Although the US will still have to import oil for many years to come, its current supply growth in the Eagle Ford and other unconventional plays is largely comprised of light, sweet crude. Gulf Coast refiners have limited ability to process the crude, and there is a growing chorus to lift the export ban. Recently, IHS released a report (commissioned by energy companies including Exxon Mobil Corporation, Chevron Corporation and ConocoPhillips) that concluded that lifting the ban would result in US$ 1 trillion to government revenues through 2030, trim fuel prices, and add an average of more than 300 000 jobs a year.
“Additional exports could prompt higher production, generate savings for consumers, and bring more jobs to America,” said Kyle Isakower, the API’s vice president for regulatory and economic policy, in a prepared statement. “The economic benefits are well-established, and policymakers are right to re-examine 1970s-era trade restrictions that no longer make sense. Of course, some will continue to argue that limits on trade are in the interests of consumers. But these arguments ignore the simple fact that consumers buy fuel – not crude oil – and the prices of refined products are set by a global market. Gasoline is already eligible for trade after oil is refined. Restricting the flow of America’s growing crude supplies only puts downward pressure on US energy production – not prices at the pump.”
In spite of all the tribulations, North America’s oil and gas industry continues to move from one promising unconventional play to the next.
Recently, attention has focused on the Cline formation, which lies in the Permian basin in west-central Texas. Initial tests have indicated that the shale, which ranges from 200 - 550 ft in thickness, holds an average of 3.6 million bbls of light, sweet recoverable oil per square mile. All in all, the Cline shale may hold an estimated 30 billion recoverable bbls, 50% more than the Eagle Ford and Bakken plays. Recently, Apache spent US$ 7.6 million drilling a 6800 ft lateral with 15 hydraulic stages. The estimated ultimate return is 423 000 boe, of which 87% is liquids.

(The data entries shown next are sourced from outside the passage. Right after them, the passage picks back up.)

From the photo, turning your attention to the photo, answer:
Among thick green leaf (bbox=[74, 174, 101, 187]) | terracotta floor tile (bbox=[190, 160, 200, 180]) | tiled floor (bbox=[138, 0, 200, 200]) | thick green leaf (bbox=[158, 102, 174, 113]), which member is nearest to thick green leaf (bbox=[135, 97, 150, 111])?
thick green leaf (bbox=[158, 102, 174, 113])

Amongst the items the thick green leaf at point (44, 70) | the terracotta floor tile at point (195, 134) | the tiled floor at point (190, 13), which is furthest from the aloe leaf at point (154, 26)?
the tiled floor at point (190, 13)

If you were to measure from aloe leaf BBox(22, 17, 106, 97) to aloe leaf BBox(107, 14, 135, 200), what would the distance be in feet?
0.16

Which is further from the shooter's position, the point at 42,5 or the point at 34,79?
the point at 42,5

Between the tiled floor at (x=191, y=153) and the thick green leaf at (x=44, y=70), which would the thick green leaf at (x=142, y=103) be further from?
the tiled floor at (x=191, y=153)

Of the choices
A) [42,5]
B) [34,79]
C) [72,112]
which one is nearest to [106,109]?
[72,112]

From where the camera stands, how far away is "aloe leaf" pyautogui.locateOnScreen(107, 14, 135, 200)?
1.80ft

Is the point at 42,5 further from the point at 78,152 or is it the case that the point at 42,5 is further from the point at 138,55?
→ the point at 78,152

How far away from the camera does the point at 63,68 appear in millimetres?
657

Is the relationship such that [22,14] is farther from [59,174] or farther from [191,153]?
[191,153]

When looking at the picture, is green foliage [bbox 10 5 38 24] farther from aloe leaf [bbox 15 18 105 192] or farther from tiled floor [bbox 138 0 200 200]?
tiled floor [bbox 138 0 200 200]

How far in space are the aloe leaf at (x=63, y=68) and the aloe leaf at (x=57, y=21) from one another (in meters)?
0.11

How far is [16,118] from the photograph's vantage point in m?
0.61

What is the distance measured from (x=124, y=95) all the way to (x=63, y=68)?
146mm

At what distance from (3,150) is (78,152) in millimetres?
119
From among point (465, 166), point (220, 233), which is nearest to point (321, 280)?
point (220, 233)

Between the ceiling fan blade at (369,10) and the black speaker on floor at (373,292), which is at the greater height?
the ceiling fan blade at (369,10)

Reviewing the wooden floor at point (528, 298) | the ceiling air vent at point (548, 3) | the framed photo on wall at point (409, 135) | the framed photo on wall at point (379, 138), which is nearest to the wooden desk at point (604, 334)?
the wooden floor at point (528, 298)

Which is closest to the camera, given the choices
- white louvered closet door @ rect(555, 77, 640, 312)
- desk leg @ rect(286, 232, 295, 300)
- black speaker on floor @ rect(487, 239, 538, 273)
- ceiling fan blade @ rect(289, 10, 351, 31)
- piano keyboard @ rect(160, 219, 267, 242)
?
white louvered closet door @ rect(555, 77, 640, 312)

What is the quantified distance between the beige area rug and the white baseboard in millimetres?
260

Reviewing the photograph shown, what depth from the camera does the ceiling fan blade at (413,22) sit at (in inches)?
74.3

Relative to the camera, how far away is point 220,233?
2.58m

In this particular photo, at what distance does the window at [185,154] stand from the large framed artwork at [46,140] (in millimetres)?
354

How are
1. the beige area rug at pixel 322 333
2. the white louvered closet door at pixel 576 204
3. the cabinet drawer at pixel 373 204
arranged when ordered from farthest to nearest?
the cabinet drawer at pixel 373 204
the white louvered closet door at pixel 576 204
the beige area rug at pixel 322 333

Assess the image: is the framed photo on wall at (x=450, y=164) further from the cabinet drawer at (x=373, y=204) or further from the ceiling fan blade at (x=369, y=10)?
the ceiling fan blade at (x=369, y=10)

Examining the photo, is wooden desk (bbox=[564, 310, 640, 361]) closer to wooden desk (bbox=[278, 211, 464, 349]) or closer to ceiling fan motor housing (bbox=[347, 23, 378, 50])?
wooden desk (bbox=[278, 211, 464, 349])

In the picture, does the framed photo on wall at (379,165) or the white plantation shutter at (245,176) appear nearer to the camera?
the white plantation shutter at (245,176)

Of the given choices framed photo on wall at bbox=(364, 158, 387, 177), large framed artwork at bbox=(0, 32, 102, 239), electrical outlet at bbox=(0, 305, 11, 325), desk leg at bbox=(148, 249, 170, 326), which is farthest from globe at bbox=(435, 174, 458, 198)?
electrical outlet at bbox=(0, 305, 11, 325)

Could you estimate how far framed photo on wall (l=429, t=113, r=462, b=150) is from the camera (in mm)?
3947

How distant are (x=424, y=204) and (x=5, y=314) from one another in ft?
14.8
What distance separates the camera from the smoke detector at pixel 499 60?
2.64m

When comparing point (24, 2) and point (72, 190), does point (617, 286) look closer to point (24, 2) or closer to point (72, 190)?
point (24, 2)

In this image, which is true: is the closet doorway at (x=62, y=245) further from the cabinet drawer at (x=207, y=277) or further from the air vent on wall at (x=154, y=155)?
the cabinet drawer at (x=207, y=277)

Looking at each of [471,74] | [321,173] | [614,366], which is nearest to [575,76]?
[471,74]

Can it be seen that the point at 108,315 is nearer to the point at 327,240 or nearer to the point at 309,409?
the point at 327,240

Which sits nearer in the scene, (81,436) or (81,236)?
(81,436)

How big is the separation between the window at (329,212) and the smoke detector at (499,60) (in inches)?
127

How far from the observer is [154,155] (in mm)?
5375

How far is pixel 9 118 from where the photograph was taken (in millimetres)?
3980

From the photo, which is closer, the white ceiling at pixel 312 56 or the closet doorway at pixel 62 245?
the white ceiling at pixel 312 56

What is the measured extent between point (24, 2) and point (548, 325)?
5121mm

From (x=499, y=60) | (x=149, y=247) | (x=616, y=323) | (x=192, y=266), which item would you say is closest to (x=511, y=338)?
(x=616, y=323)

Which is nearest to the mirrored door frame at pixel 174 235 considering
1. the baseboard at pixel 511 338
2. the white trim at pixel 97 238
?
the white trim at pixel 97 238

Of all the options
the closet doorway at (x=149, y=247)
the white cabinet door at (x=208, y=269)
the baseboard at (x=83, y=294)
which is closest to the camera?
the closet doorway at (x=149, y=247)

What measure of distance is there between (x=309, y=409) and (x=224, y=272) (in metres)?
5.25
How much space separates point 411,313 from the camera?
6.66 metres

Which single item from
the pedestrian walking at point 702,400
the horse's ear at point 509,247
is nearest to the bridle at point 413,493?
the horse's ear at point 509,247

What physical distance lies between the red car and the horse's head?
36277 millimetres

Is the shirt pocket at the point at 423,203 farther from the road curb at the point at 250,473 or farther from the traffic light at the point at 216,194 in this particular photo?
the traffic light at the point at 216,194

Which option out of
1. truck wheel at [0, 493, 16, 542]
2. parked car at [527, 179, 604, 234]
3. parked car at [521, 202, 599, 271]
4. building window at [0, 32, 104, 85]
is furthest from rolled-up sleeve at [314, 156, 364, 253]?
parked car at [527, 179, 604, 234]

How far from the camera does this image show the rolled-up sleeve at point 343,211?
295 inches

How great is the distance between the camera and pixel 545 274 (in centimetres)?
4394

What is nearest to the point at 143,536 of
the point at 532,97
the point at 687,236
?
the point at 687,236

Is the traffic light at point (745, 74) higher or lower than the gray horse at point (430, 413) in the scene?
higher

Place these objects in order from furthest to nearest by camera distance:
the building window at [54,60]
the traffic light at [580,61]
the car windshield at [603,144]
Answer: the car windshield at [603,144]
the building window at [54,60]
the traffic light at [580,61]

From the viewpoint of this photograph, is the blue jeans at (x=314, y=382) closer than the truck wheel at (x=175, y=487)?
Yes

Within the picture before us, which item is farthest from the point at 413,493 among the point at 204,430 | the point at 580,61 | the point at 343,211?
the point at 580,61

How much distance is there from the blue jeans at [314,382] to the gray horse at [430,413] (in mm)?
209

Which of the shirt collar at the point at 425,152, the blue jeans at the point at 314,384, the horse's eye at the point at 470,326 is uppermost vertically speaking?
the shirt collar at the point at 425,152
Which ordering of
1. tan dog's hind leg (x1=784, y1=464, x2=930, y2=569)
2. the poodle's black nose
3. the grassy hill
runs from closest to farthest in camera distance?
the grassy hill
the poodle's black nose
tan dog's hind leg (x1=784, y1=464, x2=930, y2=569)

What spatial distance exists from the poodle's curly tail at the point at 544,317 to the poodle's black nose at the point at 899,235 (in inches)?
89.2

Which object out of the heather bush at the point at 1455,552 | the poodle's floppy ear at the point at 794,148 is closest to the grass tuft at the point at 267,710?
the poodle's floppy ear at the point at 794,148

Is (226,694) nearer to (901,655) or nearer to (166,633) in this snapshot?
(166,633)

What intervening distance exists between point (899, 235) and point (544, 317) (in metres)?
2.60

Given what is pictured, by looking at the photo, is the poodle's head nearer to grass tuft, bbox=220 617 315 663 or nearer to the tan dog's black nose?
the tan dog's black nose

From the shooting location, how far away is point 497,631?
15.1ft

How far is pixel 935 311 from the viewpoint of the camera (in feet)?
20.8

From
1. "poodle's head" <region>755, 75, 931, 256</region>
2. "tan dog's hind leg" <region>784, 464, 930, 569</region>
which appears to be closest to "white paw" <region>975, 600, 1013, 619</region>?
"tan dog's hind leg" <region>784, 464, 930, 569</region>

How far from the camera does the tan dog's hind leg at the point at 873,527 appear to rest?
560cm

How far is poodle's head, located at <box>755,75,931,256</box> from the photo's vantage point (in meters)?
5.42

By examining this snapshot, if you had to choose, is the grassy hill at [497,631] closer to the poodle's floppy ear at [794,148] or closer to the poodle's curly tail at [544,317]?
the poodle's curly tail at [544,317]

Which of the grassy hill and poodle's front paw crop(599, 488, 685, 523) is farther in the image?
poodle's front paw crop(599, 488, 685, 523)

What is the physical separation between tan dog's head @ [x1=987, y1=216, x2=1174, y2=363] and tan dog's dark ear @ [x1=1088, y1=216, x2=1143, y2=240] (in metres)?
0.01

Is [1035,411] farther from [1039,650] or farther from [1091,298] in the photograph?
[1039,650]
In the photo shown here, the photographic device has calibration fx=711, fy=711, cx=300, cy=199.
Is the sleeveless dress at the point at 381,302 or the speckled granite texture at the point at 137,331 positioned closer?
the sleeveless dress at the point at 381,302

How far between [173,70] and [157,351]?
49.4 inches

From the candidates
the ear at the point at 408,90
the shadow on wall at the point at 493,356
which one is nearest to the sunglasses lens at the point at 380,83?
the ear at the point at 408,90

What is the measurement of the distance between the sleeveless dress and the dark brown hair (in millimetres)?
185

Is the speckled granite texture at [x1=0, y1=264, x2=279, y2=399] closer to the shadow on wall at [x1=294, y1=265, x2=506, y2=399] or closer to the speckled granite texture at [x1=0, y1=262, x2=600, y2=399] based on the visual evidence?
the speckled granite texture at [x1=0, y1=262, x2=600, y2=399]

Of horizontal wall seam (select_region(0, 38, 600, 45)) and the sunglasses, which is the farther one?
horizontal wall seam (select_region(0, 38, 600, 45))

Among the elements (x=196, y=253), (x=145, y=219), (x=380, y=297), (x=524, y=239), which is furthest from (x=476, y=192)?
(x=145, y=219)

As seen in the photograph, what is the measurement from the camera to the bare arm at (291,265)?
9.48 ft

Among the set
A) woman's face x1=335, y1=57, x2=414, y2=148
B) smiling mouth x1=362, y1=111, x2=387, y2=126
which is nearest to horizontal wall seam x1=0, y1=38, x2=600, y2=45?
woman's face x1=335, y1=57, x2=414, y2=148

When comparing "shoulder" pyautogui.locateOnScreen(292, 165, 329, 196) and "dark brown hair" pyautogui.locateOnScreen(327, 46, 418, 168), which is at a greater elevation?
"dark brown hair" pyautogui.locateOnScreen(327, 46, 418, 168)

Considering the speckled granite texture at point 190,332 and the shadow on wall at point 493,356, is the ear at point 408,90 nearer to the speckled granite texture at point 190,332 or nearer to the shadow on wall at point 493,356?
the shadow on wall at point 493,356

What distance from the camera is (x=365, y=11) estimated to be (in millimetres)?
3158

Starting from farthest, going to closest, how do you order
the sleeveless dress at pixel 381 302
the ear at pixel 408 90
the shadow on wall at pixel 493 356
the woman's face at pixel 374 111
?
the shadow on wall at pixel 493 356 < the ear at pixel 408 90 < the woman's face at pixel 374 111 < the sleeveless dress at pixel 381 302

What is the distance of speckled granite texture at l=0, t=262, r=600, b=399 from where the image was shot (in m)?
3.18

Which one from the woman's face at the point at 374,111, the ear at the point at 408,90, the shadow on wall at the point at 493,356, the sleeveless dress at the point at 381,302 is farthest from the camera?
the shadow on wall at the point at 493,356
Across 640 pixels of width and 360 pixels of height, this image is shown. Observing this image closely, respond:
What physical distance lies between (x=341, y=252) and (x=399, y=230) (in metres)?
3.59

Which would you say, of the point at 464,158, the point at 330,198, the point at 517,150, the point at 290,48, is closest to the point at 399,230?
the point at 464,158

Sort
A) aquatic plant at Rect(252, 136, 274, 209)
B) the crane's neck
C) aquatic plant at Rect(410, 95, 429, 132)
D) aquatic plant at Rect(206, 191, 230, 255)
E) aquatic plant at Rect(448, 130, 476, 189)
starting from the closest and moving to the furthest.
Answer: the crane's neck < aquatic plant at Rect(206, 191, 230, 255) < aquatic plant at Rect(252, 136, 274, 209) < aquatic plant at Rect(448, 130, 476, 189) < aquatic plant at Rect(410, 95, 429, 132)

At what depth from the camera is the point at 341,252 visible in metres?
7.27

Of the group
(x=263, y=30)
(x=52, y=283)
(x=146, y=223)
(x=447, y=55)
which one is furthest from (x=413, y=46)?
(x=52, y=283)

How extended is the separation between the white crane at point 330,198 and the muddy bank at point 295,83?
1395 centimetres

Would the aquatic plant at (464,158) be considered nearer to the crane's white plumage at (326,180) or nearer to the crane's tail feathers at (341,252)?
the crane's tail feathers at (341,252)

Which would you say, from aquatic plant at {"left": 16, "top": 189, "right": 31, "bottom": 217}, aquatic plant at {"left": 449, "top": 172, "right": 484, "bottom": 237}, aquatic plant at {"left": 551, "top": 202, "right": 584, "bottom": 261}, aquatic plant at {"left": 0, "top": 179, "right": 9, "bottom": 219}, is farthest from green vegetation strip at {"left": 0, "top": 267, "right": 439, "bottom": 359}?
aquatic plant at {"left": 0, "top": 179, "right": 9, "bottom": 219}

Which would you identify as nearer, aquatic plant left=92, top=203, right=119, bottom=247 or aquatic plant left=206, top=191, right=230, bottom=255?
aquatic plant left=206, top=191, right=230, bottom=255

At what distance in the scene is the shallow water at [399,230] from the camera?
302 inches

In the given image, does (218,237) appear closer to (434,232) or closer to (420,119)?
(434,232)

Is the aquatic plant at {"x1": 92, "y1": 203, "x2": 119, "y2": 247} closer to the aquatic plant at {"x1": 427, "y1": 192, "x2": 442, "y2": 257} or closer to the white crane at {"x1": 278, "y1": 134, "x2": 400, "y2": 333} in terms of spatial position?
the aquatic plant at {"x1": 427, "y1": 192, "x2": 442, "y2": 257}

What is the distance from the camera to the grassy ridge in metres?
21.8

No one doubts that North America’s oil and gas industry has tremendous potential, but it also faces significant challenges that need to be addressed. It will have to spend billions of dollars re-aligning existing energy transportation networks to take into account the growth of new sources, while at the same time communicating to the public that it is doing so in a safe manner. It must continue to reduce its environmental footprint and meet ever-stricter regulatory rules. It is obligated to seek out new international markets for its products while ensuring consumers at home that they will not face undue financial hardships. Doing it all correctly will not only impact the continent’s energy future, but will have an unprecedented effect on the world as well.